■ **Materials provided**:
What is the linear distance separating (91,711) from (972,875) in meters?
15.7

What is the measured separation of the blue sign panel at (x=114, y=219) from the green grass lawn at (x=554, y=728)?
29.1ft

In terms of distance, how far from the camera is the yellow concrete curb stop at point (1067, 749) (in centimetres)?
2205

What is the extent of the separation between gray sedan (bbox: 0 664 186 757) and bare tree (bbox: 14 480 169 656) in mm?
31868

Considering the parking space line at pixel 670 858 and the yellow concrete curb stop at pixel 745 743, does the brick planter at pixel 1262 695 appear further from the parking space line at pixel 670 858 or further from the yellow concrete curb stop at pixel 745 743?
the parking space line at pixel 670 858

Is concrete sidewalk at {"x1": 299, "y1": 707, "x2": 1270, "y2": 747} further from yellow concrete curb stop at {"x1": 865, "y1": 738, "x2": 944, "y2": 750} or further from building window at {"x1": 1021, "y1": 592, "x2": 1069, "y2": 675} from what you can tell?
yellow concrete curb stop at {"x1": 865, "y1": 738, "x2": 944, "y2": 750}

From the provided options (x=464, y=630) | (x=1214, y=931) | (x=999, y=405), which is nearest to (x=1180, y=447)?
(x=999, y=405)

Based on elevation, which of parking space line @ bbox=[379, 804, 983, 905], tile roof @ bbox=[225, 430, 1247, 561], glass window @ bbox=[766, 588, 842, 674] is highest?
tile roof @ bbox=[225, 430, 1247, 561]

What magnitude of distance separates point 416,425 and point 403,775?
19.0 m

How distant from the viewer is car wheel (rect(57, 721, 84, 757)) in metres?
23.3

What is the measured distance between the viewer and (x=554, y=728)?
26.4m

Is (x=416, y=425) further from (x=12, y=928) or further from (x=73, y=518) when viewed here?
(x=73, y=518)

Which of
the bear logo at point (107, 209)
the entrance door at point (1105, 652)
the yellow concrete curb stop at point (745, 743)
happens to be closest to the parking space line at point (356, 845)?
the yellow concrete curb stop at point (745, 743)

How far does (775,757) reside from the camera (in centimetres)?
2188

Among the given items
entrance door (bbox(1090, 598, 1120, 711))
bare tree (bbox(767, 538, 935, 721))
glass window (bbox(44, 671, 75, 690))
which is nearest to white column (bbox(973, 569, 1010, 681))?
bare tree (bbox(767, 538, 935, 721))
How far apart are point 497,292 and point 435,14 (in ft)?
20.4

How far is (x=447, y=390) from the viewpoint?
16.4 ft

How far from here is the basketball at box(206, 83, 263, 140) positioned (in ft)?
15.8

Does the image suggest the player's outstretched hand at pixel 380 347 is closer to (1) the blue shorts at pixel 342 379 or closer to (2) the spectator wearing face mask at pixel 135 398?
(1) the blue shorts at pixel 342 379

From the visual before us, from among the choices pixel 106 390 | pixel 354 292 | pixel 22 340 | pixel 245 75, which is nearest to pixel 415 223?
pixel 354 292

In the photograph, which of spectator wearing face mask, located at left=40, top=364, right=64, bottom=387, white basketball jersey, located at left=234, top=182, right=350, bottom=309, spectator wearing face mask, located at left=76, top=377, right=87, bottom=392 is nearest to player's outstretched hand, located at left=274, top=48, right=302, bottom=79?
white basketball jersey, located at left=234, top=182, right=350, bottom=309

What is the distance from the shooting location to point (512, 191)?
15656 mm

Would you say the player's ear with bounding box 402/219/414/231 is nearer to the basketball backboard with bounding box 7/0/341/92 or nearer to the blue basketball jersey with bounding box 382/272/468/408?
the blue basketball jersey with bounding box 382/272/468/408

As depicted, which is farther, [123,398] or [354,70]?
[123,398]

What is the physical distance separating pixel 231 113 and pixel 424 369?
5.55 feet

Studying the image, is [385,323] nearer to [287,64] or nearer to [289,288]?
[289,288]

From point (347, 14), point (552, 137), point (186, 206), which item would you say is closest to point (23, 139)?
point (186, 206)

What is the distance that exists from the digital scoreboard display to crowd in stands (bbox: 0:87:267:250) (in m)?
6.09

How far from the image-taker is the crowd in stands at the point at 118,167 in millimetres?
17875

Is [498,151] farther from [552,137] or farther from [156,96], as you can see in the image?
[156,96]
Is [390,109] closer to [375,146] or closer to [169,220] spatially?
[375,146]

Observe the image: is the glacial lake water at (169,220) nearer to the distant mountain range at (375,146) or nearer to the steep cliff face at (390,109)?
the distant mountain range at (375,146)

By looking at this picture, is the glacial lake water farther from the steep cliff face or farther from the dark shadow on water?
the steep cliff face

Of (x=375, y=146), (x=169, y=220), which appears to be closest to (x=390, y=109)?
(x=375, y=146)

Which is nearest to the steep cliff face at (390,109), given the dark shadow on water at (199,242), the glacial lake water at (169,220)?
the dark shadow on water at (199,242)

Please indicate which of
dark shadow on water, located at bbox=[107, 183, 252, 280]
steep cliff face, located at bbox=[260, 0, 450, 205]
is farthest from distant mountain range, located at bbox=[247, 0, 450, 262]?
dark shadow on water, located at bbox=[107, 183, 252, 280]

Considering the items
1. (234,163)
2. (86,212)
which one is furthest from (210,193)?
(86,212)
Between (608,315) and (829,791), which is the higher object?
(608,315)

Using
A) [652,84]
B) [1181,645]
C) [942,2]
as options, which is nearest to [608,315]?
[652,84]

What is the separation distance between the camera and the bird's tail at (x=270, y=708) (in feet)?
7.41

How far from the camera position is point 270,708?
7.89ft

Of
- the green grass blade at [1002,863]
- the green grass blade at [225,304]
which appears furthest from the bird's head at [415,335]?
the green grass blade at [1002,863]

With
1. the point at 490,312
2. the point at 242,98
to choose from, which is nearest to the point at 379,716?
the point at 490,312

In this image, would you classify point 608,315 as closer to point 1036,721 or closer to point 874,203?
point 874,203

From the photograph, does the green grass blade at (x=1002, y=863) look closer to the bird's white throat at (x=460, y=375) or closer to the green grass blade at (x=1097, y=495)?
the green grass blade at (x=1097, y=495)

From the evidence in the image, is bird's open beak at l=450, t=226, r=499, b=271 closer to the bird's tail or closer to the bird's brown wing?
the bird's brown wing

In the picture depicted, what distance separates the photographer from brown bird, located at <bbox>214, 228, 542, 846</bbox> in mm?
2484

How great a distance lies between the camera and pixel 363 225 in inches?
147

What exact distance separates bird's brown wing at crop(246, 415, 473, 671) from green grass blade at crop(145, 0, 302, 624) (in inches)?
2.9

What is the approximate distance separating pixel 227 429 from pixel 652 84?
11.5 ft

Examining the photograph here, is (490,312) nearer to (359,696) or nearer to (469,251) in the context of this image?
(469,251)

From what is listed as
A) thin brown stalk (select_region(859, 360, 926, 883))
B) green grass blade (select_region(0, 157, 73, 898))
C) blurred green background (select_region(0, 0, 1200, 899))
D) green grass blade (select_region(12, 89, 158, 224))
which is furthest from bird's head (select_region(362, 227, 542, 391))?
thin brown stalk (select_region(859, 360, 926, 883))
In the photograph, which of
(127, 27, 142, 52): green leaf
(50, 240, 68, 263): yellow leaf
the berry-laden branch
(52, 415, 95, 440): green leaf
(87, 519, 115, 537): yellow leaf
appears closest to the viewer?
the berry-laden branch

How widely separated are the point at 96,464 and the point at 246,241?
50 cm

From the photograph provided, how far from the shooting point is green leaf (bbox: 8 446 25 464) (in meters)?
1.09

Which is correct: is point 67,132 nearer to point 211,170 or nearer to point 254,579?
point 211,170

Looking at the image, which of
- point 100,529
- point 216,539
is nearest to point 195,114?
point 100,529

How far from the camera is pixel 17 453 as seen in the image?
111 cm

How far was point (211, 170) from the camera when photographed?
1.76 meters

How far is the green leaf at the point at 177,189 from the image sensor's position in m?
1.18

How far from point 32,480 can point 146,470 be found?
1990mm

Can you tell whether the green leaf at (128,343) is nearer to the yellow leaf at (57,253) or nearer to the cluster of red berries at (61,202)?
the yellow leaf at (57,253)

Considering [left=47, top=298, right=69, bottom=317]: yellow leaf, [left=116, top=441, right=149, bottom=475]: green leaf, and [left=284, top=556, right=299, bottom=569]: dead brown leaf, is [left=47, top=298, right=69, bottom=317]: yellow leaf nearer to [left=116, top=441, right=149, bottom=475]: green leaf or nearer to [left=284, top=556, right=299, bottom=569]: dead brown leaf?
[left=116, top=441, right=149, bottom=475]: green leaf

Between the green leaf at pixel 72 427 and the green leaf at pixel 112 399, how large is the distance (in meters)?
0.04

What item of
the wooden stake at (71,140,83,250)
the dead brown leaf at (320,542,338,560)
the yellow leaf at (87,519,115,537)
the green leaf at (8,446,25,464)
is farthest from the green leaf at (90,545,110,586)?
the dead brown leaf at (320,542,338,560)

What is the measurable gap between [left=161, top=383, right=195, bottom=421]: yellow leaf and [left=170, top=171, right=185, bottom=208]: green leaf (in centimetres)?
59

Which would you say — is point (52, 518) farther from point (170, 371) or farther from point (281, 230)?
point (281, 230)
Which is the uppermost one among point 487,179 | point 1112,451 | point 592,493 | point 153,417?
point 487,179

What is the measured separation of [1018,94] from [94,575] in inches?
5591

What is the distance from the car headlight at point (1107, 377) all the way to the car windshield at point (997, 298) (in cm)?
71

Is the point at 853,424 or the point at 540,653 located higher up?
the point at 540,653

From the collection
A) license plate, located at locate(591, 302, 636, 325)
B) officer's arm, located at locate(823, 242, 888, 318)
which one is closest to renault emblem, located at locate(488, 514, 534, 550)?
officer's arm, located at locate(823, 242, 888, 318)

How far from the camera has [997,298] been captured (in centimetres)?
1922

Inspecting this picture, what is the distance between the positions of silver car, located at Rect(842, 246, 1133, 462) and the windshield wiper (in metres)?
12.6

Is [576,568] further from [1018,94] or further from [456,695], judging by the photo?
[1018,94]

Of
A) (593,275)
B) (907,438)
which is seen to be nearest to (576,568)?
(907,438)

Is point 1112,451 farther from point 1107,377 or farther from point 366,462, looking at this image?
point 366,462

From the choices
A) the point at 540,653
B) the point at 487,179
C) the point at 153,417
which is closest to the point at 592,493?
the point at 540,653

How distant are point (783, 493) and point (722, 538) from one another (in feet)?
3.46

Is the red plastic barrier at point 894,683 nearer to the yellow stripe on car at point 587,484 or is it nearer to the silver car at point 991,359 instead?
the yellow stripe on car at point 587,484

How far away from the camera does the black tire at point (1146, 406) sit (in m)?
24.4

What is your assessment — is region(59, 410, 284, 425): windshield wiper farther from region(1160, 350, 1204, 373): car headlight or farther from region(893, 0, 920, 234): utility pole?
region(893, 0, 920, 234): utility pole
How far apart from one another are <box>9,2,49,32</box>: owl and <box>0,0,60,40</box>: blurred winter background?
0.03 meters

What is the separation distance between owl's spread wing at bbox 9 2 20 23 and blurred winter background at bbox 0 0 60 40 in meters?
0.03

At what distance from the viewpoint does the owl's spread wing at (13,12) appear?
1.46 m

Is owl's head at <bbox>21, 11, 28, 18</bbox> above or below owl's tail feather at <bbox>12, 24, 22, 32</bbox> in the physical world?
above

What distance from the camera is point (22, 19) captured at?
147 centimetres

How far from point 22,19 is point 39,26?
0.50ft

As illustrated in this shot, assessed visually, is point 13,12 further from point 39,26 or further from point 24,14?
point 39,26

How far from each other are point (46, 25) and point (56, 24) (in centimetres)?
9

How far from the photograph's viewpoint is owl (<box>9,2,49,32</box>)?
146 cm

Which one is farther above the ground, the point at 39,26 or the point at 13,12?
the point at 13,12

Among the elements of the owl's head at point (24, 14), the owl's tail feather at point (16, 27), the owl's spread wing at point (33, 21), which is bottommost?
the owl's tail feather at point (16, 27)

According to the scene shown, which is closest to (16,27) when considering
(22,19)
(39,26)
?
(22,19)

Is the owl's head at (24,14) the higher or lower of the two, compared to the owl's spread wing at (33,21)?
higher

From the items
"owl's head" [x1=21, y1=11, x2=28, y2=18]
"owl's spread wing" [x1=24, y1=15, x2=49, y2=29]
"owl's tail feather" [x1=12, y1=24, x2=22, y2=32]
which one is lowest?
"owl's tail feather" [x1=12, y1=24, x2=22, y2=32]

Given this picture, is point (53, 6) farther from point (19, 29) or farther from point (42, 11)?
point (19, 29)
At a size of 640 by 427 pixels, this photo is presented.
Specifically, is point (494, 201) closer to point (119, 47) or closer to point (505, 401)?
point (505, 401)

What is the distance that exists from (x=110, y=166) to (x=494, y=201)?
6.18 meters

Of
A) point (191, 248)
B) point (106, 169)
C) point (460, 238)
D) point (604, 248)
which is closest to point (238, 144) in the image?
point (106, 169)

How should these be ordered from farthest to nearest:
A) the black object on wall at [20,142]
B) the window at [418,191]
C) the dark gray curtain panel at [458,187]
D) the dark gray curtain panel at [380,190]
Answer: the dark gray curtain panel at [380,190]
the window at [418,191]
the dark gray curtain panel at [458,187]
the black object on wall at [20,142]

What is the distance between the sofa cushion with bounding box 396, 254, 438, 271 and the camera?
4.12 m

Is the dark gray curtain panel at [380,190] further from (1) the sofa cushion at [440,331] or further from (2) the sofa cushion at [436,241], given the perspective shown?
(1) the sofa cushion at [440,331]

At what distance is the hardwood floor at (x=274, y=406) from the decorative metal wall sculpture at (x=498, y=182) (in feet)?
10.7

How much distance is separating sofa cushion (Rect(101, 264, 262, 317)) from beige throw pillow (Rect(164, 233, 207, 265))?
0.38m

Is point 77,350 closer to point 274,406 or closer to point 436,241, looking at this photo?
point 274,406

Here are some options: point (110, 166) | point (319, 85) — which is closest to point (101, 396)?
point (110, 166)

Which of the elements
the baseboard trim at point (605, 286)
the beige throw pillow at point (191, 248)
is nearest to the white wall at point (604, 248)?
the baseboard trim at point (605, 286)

■ **Short task**: Convert the part above that opens with the line containing "How far from each" and closes with the line containing "6.18 meters" into a Markdown table with the columns Row and Line. Give each line its own numbered row, and leave out blank lines.

■ **Result of the task**:
| Row | Line |
|---|---|
| 1 | How far from each other are point (46, 25) and point (56, 24) (in centimetres)? |
| 2 | 9 |
| 3 | How far from the photograph's viewpoint is owl (<box>9,2,49,32</box>)? |
| 4 | 146 cm |
| 5 | Which one is farther above the ground, the point at 39,26 or the point at 13,12? |
| 6 | the point at 13,12 |
| 7 | Among the elements of the owl's head at point (24, 14), the owl's tail feather at point (16, 27), the owl's spread wing at point (33, 21), which is bottommost? |
| 8 | the owl's tail feather at point (16, 27) |
| 9 | According to the scene shown, which is closest to (16,27) when considering |
| 10 | (22,19) |
| 11 | (39,26) |
| 12 | ? |
| 13 | (22,19) |
| 14 | Is the owl's head at (24,14) the higher or lower of the two, compared to the owl's spread wing at (33,21)? |
| 15 | higher |
| 16 | From the items |
| 17 | "owl's head" [x1=21, y1=11, x2=28, y2=18] |
| 18 | "owl's spread wing" [x1=24, y1=15, x2=49, y2=29] |
| 19 | "owl's tail feather" [x1=12, y1=24, x2=22, y2=32] |
| 20 | which one is lowest? |
| 21 | "owl's tail feather" [x1=12, y1=24, x2=22, y2=32] |
| 22 | Given this picture, is point (53, 6) farther from point (19, 29) or farther from point (42, 11)? |
| 23 | point (19, 29) |
| 24 | At a size of 640 by 427 pixels, this photo is presented. |
| 25 | Specifically, is point (494, 201) closer to point (119, 47) or closer to point (505, 401)? |
| 26 | point (505, 401) |
| 27 | What is the distance that exists from (x=110, y=166) to (x=494, y=201)? |
| 28 | 6.18 meters |